Nevertheless, Leo’s argument for ralliement deserves independent consideration, not least because of its fundamental connection to his other encyclicals on the Christian constitution of the state. Now, De Mattei argues that Au milieu represents at least a practical contradiction of Immortale Dei, Diuturnum illud, and Libertas praestantissimum. As De Mattei puts it, Leo might have been illiberal in his doctrine, but he was certainly a liberal in his praxis. This is not a cheerful prospect. At the very least, one cannot say that Leo did not know his own mind, and, therefore, if there is a contradiction between his great, illiberal political encyclicals and Au milieu, we must attempt to resolve the contradiction—one way or the other. To analyze the question, one ought, in fairness to such a great pope, consider his thought in full. To clarify Au milieu des sollicitudes, one should turn to Notre consolation, the letter Leo sent to the French cardinals shortly after his encyclical was issued. This letter, as far as we know, has never been issued in English. As usual, we will not translate it here, not out of a sort of showy erudition, but because our French is not up to the task and we think you can get a machine translation as well as we can. At any rate, Notre consolation is Leo’s response to the reception of Au milieu in France. It would be important for that reason alone. However it is also important because Leo clarifies the basis of the acceptance of the new regime in France set forth in Au milieu.

Short problem a >> Return the whole passage on Leo's argument for ralliement word for word.

Spatial questions tied to pictures:
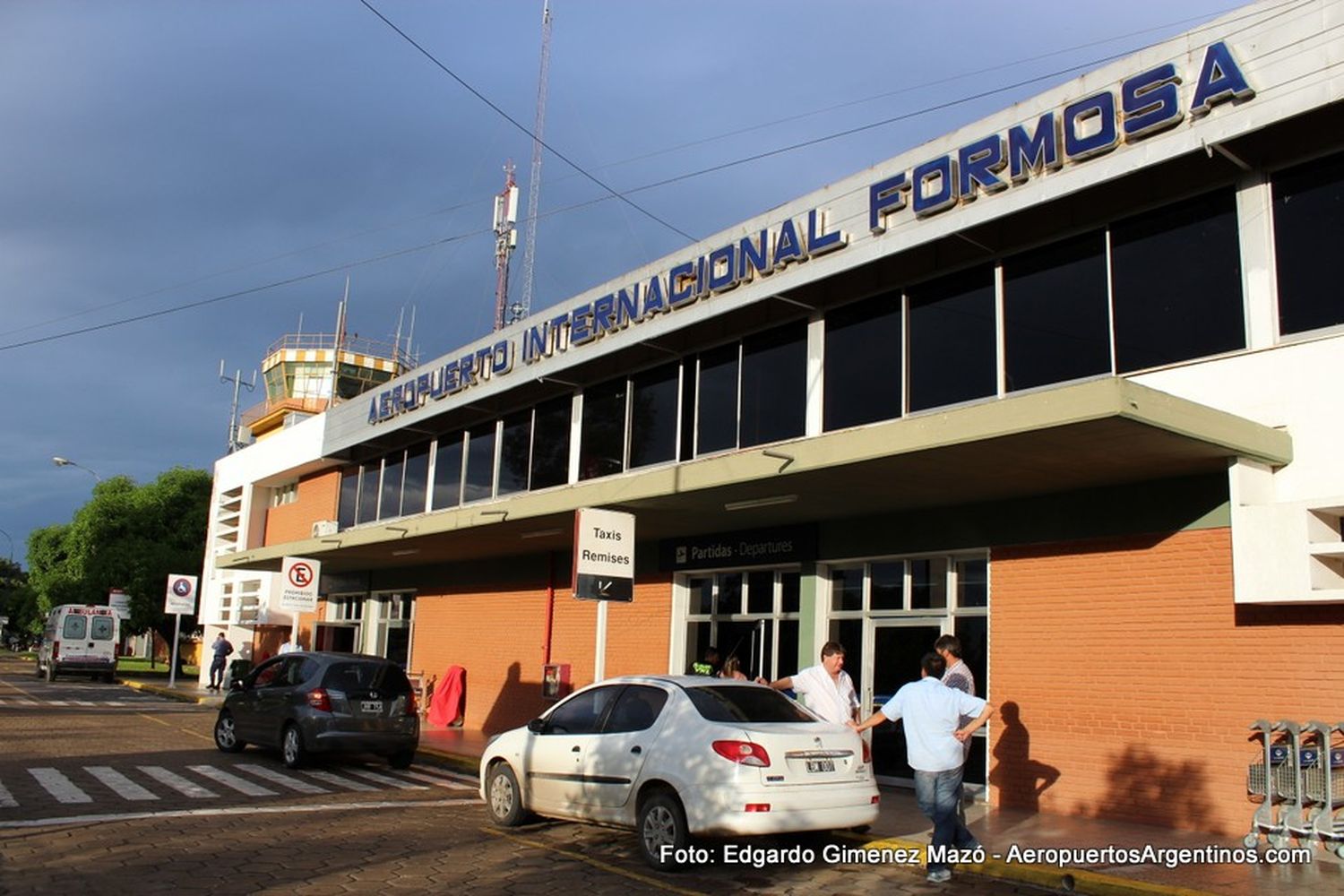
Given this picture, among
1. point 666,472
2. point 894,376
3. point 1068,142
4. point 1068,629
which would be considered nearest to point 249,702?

Short problem b >> Retype every one of the records above word for word, leaving the pictures out.

Task answer a >>
Nevertheless, Leo’s argument for ralliement deserves independent consideration, not least because of its fundamental connection to his other encyclicals on the Christian constitution of the state. Now, De Mattei argues that Au milieu represents at least a practical contradiction of Immortale Dei, Diuturnum illud, and Libertas praestantissimum. As De Mattei puts it, Leo might have been illiberal in his doctrine, but he was certainly a liberal in his praxis. This is not a cheerful prospect. At the very least, one cannot say that Leo did not know his own mind, and, therefore, if there is a contradiction between his great, illiberal political encyclicals and Au milieu, we must attempt to resolve the contradiction—one way or the other. To analyze the question, one ought, in fairness to such a great pope, consider his thought in full. To clarify Au milieu des sollicitudes, one should turn to Notre consolation, the letter Leo sent to the French cardinals shortly after his encyclical was issued. This letter, as far as we know, has never been issued in English. As usual, we will not translate it here, not out of a sort of showy erudition, but because our French is not up to the task and we think you can get a machine translation as well as we can. At any rate, Notre consolation is Leo’s response to the reception of Au milieu in France. It would be important for that reason alone. However it is also important because Leo clarifies the basis of the acceptance of the new regime in France set forth in Au milieu.

Task answer b >>
Given this picture, among
1. point 666,472
2. point 894,376
3. point 1068,142
4. point 1068,629
which would be considered nearest to point 249,702?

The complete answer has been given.